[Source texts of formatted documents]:

# # #

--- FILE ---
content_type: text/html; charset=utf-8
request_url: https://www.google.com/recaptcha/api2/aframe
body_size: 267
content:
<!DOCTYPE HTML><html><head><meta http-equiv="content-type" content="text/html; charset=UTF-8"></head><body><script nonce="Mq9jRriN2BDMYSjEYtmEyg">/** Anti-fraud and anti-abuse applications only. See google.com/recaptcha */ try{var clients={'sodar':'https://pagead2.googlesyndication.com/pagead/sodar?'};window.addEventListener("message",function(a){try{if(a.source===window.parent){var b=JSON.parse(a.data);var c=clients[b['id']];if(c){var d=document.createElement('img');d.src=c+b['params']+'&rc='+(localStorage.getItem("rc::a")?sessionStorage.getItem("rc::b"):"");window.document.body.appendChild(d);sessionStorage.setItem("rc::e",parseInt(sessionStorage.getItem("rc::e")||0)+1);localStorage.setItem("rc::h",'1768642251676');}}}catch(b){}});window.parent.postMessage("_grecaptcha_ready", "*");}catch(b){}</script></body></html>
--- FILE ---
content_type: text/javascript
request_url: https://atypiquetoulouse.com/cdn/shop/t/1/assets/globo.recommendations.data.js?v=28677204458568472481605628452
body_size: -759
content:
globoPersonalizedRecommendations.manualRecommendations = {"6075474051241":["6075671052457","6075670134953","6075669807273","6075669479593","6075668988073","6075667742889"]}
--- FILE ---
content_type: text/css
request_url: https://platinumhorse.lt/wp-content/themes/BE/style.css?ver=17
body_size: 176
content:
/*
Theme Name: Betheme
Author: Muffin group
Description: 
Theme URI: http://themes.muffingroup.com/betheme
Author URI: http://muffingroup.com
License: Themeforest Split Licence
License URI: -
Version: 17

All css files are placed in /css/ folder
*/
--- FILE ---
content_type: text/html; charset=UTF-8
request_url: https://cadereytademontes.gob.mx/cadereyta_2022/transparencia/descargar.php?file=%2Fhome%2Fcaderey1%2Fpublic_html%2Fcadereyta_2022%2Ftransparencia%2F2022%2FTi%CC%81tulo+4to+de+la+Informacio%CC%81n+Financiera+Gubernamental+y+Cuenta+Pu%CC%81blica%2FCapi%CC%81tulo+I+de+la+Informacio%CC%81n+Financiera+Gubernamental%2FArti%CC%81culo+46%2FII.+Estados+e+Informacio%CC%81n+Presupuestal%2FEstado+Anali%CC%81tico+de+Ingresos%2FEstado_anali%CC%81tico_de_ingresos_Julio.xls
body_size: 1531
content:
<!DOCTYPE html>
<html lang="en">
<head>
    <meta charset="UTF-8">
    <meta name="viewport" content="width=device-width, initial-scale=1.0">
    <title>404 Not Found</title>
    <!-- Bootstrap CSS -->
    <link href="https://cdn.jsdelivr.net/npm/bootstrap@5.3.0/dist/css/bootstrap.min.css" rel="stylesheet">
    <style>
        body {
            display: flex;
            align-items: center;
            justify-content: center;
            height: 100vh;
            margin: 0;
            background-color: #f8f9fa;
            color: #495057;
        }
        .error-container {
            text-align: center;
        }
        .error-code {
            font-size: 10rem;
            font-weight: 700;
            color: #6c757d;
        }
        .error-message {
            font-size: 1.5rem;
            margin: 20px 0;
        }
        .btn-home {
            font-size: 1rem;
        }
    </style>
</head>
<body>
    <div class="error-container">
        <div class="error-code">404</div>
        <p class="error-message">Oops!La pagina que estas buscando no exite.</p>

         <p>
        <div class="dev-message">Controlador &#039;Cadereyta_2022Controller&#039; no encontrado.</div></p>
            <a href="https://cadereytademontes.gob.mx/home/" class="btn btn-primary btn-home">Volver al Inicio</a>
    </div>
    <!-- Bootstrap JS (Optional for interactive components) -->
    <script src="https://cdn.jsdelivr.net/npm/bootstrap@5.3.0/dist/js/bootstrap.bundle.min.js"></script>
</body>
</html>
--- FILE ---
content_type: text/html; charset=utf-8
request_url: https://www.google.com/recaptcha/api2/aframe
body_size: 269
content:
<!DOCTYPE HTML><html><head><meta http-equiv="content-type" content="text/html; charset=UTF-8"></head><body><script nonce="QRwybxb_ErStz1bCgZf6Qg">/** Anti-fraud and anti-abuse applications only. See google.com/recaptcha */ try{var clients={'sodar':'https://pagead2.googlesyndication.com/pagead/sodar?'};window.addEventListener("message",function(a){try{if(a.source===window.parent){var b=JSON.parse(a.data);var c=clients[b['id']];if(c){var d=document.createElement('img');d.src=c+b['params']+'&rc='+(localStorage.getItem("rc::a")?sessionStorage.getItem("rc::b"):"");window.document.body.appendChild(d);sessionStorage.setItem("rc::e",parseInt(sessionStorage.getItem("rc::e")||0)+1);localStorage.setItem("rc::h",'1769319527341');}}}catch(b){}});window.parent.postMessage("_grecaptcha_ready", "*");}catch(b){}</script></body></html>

# # #

[Task details]:
Filter the data above, keeping only lines that include the string "themes".

[Expected output]:
request_url: https://platinumhorse.lt/wp-content/themes/BE/style.css?ver=17
Theme URI: http://themes.muffingroup.com/betheme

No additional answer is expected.